Committee Members: Hutzler, Nicholas R.; Endres, Manuel A.; Painter, Oskar J.; Alicea, Jason F.
Option: Physics
DOI: 10.7907/d1em-dt34
Abstract
We present a novel experimental platform for quantum and precision science: single strontium atoms trapped in arrays of optical tweezers. We demonstrate development of this platform along three important fronts: single-atom trapping, imaging, and cooling; coherent control of the ultra-narrow clock transition; and inter-atom entanglement via Rydberg interactions.
In the context of single-atom physics, we demonstrate trapping in tweezer arrays of one- and two-dimensions as well as cooling to the motional ground state. We furthermore show high-fidelity single-atom imaging with extremely low loss, allowing us to image the same atoms thousands of times before losing them and in principle allowing for the assembly of defect-free atom arrays of several hundred sites.

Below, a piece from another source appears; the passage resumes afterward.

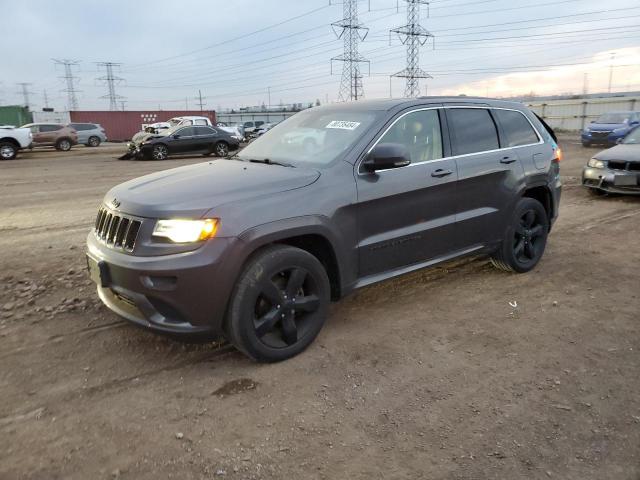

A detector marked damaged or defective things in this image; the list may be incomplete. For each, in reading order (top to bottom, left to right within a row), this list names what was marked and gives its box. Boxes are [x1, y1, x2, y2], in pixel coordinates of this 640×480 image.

damaged sedan [584, 127, 640, 197]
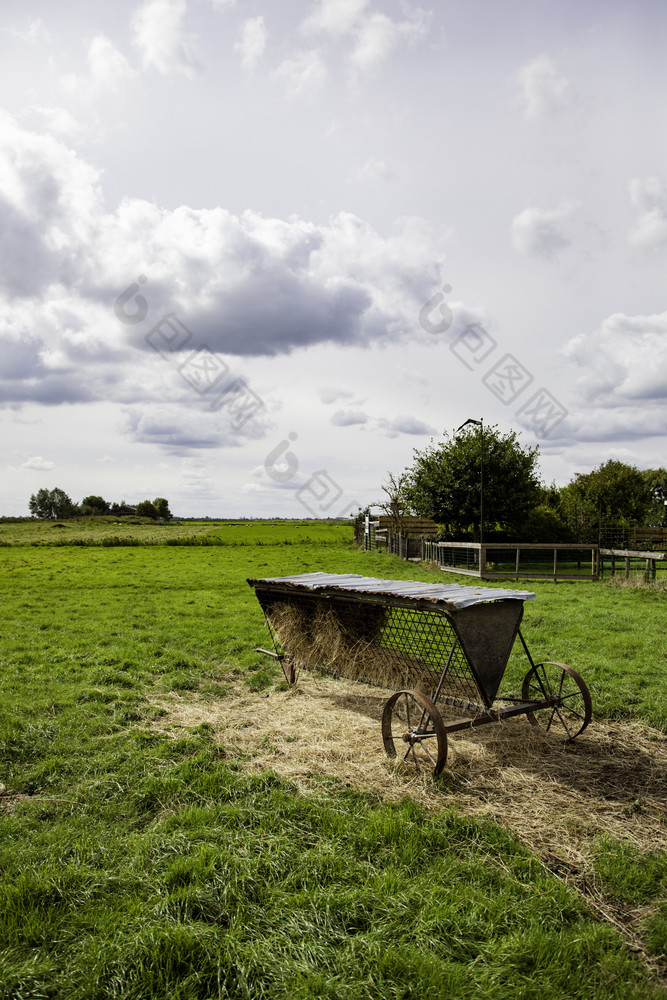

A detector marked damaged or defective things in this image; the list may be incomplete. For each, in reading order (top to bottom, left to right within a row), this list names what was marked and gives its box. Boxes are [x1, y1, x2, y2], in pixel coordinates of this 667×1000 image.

Notably, we show these results in tweezers that are at a magic wavelength for strontium's clock transition. This feature allows us to perform high-fidelity state rotations on the clock transition. We also demonstrate operation of a single-site resolved atomic-array optical clock -- a new atomic clock platform that combines several benefits of optical lattice and single-ion clocks.
From the metastable clock state, we drive the atoms to highly-excited Rydberg states to introduce interactions between nearby atoms. Using a Rydberg blockade in an assembled array of atom pairs, we demonstrate generation of two-atom entangled Bell states with a fidelity of >98%, or >99% with correction for state preparation and measurement errors. Furthermore, we demonstrate an auto-ionization state-detection scheme for Rydberg atoms which improves on the infidelity of previous Rydberg state-detection schemes by over an order of magnitude.
We conclude with several outlooks, including preliminary data on light-cone correlation spreading in a system of 17 interacting atoms. We also discuss prospects for implementing quantum gates, operating a spin-squeezed clock, increasing system size, quantifying many-body state fidelity, and reducing sources of infidelity.